Поправив на плечах все время сползающее одеяло, Ипатов побрел к себе. Его сильно пошатывало, и он с трудом, пересиливая слабость и головокружение, добрался до постели…
Голова по-прежнему раскалывалась на части. Ипатов сжал ее руками и вдруг с ужасом ощутил под ними отчетливо, рельефно выступающие очертания черепа. Своего черепа. Его охватила тоскливая жуть. Он живо представил себе, что пройдет какое-то время, и именно этот череп, пустой, оголенный, до отказа или не до отказа, это уже не имело значения, заполнится безучастной могильной землей. А может быть, что тоже не исключено, по нему станут изучать анатомию студенты медицинских вузов? Кость такая-то, кость такая-то, кость такая-то. И, не брезгуя, не задумываясь о человеке, которому когда-то принадлежал череп, будут относиться к нему как к обыкновенному наглядному пособию и никак иначе. А тому, кто захочет, разрешат еще взять на дом. С просьбой вернуть после сдачи экзаменов: как-никак собственность института, инвентарный номер такой-то. Один вернет, а другой… Вдруг найдется какой-нибудь жизнерадостный умелец, какой-нибудь сукин сын, который решит поместить внутрь электрическую лампочку и сделать оригинальный ночник? И будет он, Ипатов, невидяще смотреть своими освещенными глазницами на чужую интимную жизнь… чужие объятия… чужие поцелуи…
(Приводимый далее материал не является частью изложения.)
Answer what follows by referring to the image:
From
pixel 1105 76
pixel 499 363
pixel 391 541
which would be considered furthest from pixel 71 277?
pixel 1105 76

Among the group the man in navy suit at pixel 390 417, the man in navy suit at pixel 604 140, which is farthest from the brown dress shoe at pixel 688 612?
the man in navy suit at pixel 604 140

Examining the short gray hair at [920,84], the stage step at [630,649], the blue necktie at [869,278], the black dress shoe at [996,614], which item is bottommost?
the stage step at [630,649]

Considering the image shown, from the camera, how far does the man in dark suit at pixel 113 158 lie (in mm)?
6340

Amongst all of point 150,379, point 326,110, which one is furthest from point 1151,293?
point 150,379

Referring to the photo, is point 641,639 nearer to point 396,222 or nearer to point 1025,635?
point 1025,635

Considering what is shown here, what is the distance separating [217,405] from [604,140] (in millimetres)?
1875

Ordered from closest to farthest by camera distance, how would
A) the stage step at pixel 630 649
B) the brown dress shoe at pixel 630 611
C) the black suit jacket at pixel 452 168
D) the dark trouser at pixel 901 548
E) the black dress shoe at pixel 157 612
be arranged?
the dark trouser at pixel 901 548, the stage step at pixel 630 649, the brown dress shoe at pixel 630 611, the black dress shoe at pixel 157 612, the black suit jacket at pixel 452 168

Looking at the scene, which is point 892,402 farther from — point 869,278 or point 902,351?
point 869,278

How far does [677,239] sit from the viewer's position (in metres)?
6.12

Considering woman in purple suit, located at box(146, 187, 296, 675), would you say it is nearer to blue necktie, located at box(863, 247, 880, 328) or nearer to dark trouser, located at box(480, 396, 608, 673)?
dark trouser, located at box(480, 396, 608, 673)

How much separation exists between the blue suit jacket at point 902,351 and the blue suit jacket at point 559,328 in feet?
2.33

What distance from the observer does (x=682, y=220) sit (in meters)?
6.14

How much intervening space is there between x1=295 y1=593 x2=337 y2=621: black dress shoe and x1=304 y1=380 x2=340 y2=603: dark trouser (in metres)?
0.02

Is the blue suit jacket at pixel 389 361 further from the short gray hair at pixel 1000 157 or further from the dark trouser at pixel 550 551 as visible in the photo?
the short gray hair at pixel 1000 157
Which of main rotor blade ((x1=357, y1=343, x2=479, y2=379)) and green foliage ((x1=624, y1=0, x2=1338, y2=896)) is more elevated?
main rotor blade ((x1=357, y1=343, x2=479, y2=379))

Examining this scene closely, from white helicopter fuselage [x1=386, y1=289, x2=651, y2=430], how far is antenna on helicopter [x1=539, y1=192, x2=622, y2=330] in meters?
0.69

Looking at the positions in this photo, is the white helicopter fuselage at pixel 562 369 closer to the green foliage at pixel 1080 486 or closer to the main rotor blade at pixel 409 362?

Что за дикие, бредовые мысли?! Ипатов отнял руки от головы, и кошмар сразу отпустил его. И все те страхи, которые только что прошли перед ним в неумолимой зловещей последовательности, теперь повернулись к нему своей забавной, анекдотической стороной. Да и что еще, кроме удивленной, торжествующей улыбки молодости, могли вызвать у него похождения разнесчастного черепа? Особенно превращение того в наимоднейший светильник? Если бы не боль, тисками сжимавшая лоб и виски, Ипатов бы от души расхохотался. А так лишь хмыкнул и решил при встрече рассказать о черепе Светлане. Пусть тоже посмеется…
Какой у нее легкий, чистый, переливчатый смех! И это при странном глуховатом, не очень выразительном голосе. Словно перед тобой два человека: один разговаривает, другой смеется. Но уже вскоре Ипатов перестал воспринимать голос и смех как бы исходящими из разных уст. Его чуткое ухо уловило и мягкие, нежные переходы между ними. И именно они, эти слабые, воздушные мостки, доставляли ему наибольшую радость от заглядывания в чужую душу.
Удивительно, они уже знакомы около месяца, а он до сих пор не знает, что она за человек. Дело даже не в ее характере, который ему более или менее ясен. Черты его лежат на поверхности. А вот понять бы, что там у нее в самой-самой середке, какие там водятся черти… Папа говорит: для того чтобы постичь женщину, надо по меньшей мере прочесть всего Достоевского и Толстого. И это говорит папа, которому достался в жены сущий ангел — мама с ее редкостным — светлым и благородным — характером! Значит, и у мамы есть какие-то тайны от отца? А ведь они прожили вместе — только подумать! — четверть века!.. Вот и у него со Светланой… Он уже прожужжал ей все уши о своей любви, а она, как он ни добивался, еще ни разу не сказала, что любит его. Или что он хотя бы нравится. Стало быть, несмотря на поцелуи и т. д., что-то удерживает ее? Но что? Или ей, чрезмерно избалованной мужским вниманием, трудно, почти невозможно произнести эти слова? Неужели она считает, что они способны унизить ее в его глазах, чем-то умалить?